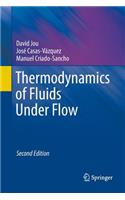 Thermodynamics of Fluids Under Flow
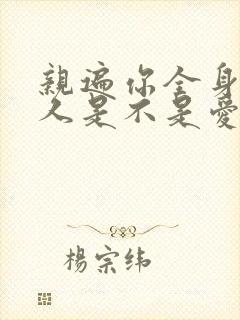 亲遍你全身的男人是不是爱你的人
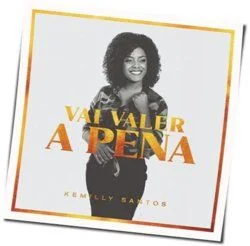 Vai Valer A Pena Chords by Kemilly Santos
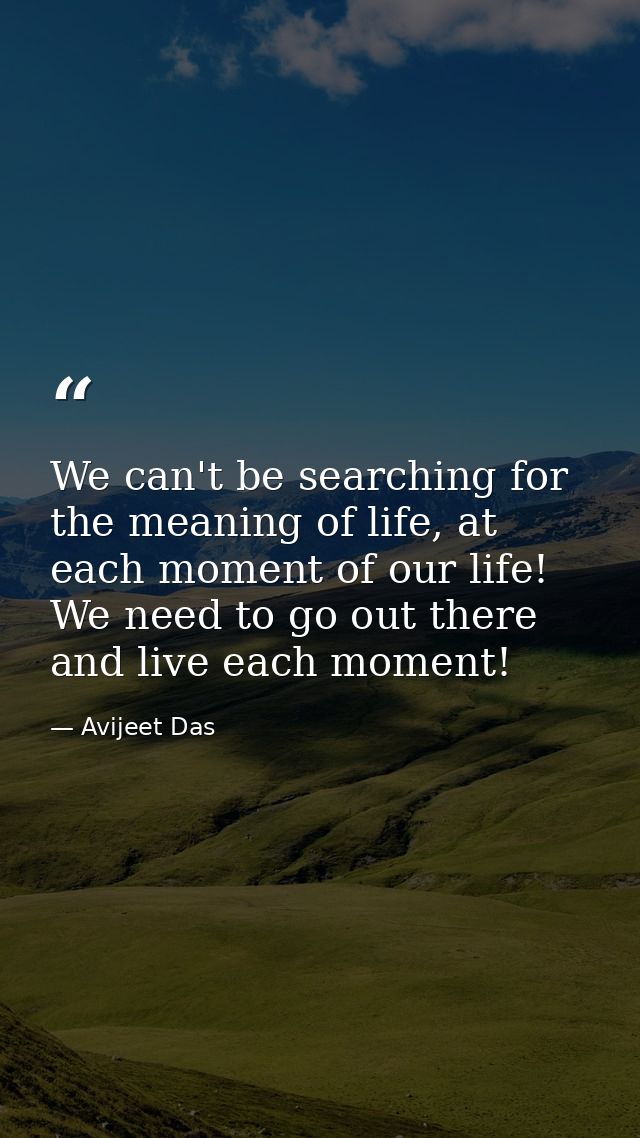 We can't be searching for the meaning of life, at each moment of our life! We need to go out there and live each moment! — Avijeet Das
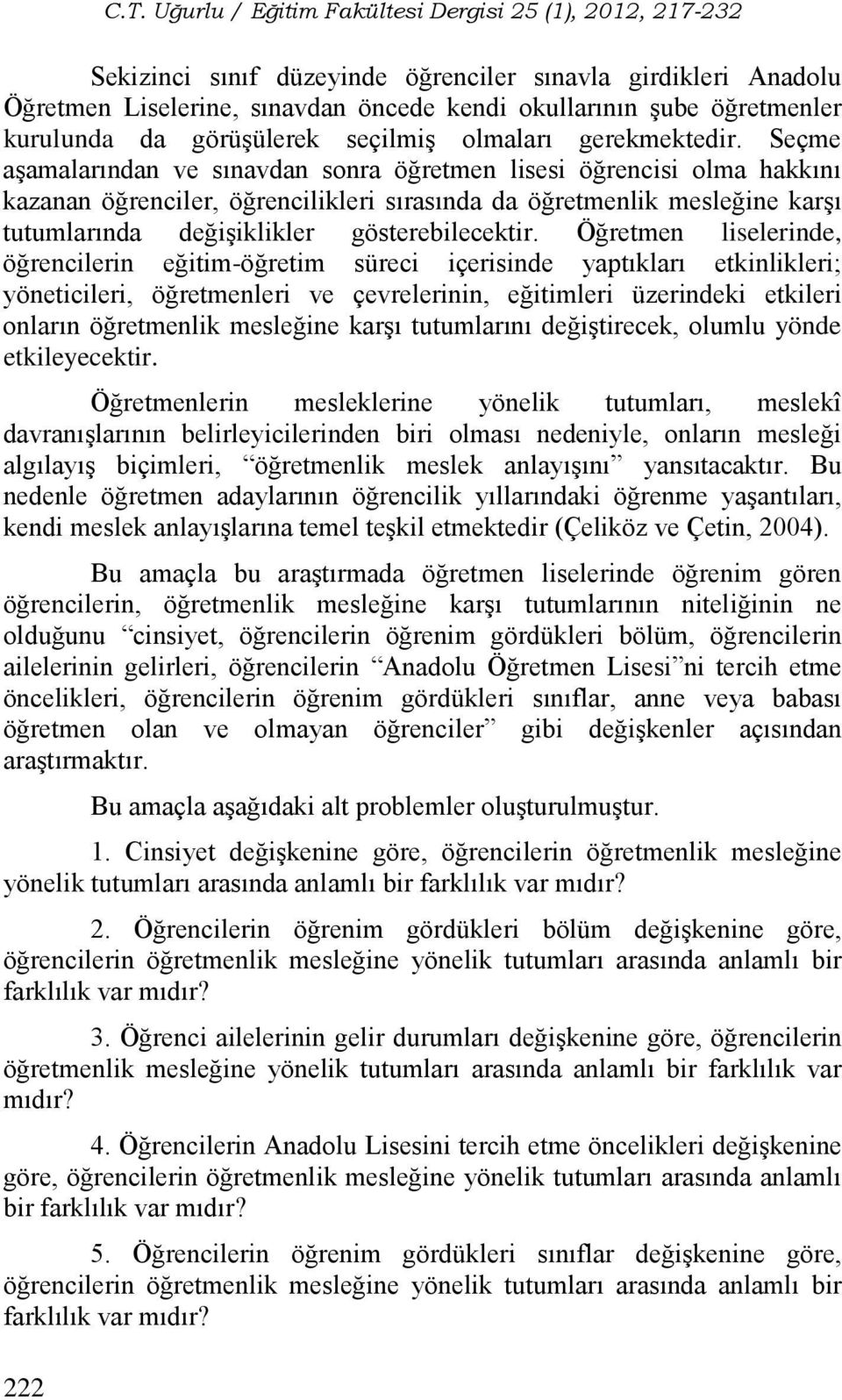 kurulunda da görüşülerek seçilmiş olmaları gerekmektedir.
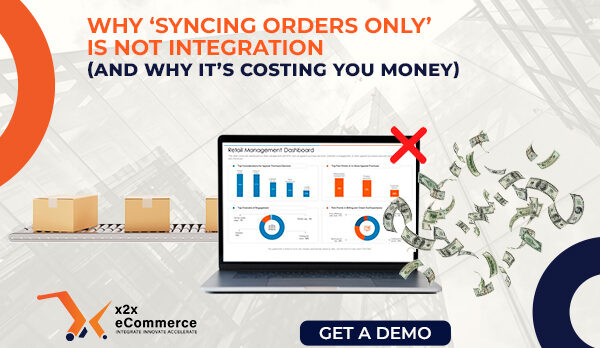 Why ‘Syncing Orders Only’ Is Not Integration (and Why It’s Costing You Money)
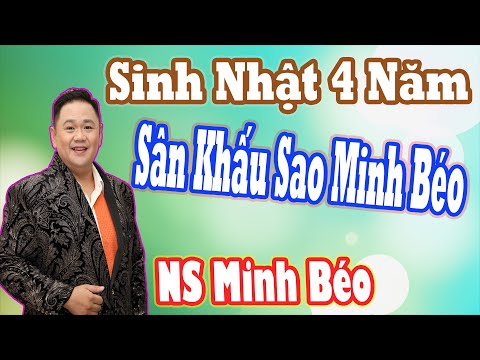 sinh nhật 4 năm sân khấu sao minh béo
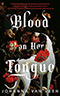 Blood on Her Tongue: A Novel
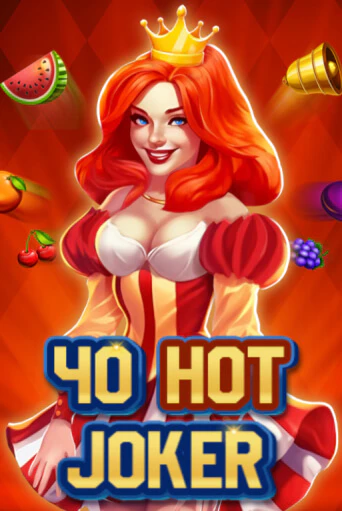 Играй в 40 Hot Joker онлайн без регистрации | Азино Три Топора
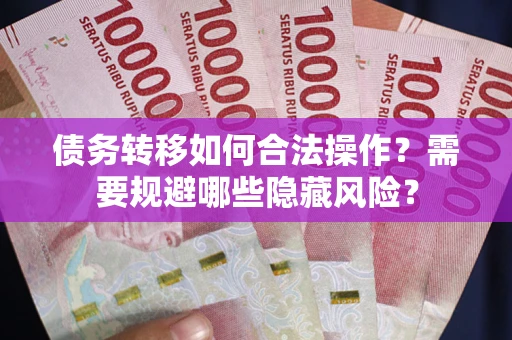 武汉债务转移如何合法操作？需要规避哪些隐藏风险？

----

• _Your instructions_
An exact copy of the listing above, minus its pictures, is what is needed here.

• _The completed task_
 Thermodynamics of Fluids Under Flow
 亲遍你全身的男人是不是爱你的人
 Vai Valer A Pena Chords by Kemilly Santos
 We can't be searching for the meaning of life, at each moment of our life! We need to go out there and live each moment! — Avijeet Das
 kurulunda da görüşülerek seçilmiş olmaları gerekmektedir.
 Why ‘Syncing Orders Only’ Is Not Integration (and Why It’s Costing You Money)
 sinh nhật 4 năm sân khấu sao minh béo
 Blood on Her Tongue: A Novel
 Играй в 40 Hot Joker онлайн без регистрации | Азино Три Топора
 武汉债务转移如何合法操作？需要规避哪些隐藏风险？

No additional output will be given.